High-risk medication classes that most frequently produce serious harm when mismanaged: anticoagulants (warfarin requires regular INR monitoring; overdose produces life-threatening bleeding events); insulin and oral hypoglycemics (hypoglycemia produces acute cognitive changes, falls, and in severe cases permanent brain damage or death); digoxin and antiarrhythmics (narrow therapeutic windows mean small dosing errors produce toxicity); opioid analgesics (overdose in elderly patients produces respiratory depression); and psychotropic medications (antipsychotics, benzodiazepines, and sedative-hypnotics produce falls and cognitive impairment — their use in nursing home residents is subject to specific regulatory limitations on chemical restraint).

Medication error cases benefit from a pharmacist consultant's review of the MAR. Pharmacists can identify patterns that are not apparent to non-specialists: drugs administered at the wrong time relative to meals (affecting absorption), drug interactions that should have been identified by the prescribing physician or dispensing pharmacy, and discrepancies between what was dispensed by pharmacy and what was documented as administered.

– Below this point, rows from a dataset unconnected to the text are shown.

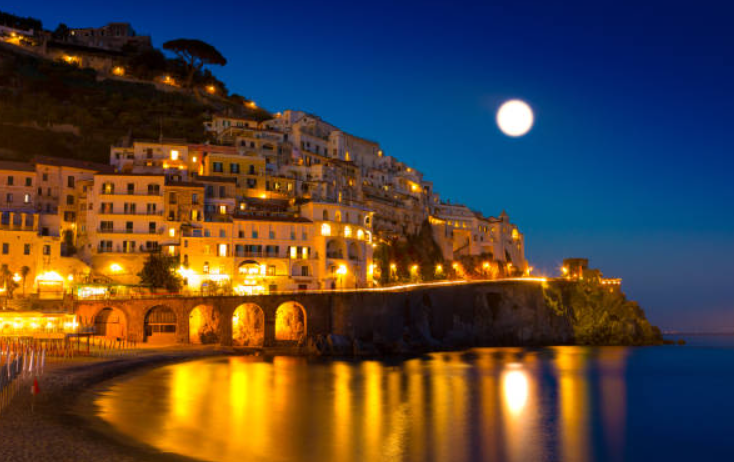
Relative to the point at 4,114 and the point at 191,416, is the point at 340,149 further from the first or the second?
the point at 191,416

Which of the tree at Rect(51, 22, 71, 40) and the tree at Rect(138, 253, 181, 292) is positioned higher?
the tree at Rect(51, 22, 71, 40)

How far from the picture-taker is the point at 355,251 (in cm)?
7381

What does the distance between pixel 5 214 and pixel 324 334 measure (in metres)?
31.9

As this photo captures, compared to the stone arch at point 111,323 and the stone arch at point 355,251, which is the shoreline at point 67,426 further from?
the stone arch at point 355,251

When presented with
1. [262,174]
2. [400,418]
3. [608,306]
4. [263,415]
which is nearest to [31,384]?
[263,415]

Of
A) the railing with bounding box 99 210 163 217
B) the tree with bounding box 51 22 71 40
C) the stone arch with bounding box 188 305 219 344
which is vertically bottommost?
the stone arch with bounding box 188 305 219 344

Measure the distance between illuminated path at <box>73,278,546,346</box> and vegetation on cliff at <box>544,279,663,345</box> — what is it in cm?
3152

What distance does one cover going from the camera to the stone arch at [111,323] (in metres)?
55.7

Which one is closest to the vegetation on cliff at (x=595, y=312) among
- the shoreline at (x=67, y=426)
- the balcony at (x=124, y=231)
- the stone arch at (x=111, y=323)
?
the balcony at (x=124, y=231)

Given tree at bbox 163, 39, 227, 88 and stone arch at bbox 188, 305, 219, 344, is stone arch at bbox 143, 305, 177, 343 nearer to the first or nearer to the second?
stone arch at bbox 188, 305, 219, 344

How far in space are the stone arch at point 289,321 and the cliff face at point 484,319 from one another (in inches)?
160

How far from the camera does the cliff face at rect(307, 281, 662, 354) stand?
5872 cm

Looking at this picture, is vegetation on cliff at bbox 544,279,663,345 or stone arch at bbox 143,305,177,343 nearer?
stone arch at bbox 143,305,177,343

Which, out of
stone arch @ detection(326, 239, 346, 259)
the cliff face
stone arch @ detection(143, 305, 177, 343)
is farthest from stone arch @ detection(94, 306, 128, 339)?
stone arch @ detection(326, 239, 346, 259)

Physical, Emotional, and Sexual Abuse

Abuse by nursing home staff is more prevalent than reported data suggests because residents often fear retaliation, lack cognitive capacity to recognize or report abuse, or are isolated from family members who would notice warning signs. Survey data suggests that a significant percentage of nursing home residents have experienced some form of mistreatment.

Warning signs of physical abuse: Unexplained bruising, particularly in locations that are not consistent with normal mobility-related skin breakdown (bilateral bruising, bruising in central body locations, patterned bruising consistent with restraint or impact); fractures with an inadequate explanation or no witness; injuries first discovered during a medical procedure or bathing when clothing is removed; and a resident's expressed fear or distress when approached by specific staff members.

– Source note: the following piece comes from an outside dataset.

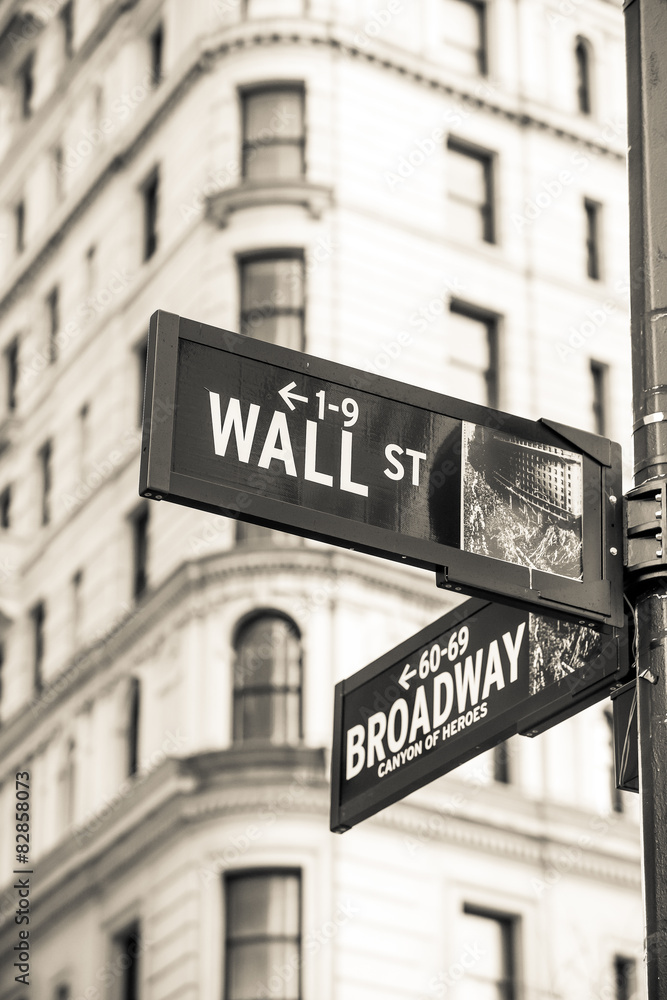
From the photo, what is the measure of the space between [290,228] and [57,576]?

Warning signs of emotional abuse: Withdrawal from previously enjoyable activities; regression in previously maintained self-care; depression or anxiety that develops suddenly without a medical explanation; refusal to speak in the presence of specific staff; tearfulness or fearfulness around specific staff; and residents who report being threatened, yelled at, or belittled by staff.

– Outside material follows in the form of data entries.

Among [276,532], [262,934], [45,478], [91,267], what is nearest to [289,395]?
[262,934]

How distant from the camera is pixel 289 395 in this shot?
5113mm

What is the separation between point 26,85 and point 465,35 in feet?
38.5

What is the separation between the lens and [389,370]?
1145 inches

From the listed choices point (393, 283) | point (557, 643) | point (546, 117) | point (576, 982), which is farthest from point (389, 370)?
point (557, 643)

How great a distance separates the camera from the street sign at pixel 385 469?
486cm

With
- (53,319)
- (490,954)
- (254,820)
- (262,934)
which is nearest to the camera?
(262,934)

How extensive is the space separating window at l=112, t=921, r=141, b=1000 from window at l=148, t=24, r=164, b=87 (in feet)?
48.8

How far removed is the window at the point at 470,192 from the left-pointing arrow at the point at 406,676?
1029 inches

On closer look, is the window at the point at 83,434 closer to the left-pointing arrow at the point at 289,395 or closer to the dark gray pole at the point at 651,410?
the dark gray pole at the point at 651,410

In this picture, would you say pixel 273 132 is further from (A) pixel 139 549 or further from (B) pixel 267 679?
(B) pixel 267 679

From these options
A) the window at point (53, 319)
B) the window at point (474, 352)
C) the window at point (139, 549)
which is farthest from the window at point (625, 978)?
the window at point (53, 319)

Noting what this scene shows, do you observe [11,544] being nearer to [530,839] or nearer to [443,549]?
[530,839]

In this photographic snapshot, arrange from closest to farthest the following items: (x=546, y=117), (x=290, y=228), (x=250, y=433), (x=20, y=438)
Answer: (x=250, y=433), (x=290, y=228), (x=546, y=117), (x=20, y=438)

The legal framework: Physical and sexual abuse cases support claims of: battery (intentional harmful contact without consent); intentional infliction of emotional distress (extreme conduct causing severe emotional harm); negligent hiring, retention, and supervision (when the facility failed to screen, monitor, or respond to prior reports about the abusive staff member); and elder abuse statute claims (which specifically contemplate physical and sexual abuse by custodians). Punitive damages are available in abuse cases because the conduct is intentional. The criminal case proceeds separately from the civil case but produces evidence that is directly relevant to the civil liability analysis.